Spatial reasoning items
::::::::
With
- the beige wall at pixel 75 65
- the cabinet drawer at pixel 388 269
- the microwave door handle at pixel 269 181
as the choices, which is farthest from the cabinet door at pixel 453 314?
::::::::
◆ Exercise task ◆
Reproduce the items above word for word, keeping every line and figure unchanged.

◆ Exercise answer ◆
With
- the beige wall at pixel 75 65
- the cabinet drawer at pixel 388 269
- the microwave door handle at pixel 269 181
as the choices, which is farthest from the cabinet door at pixel 453 314?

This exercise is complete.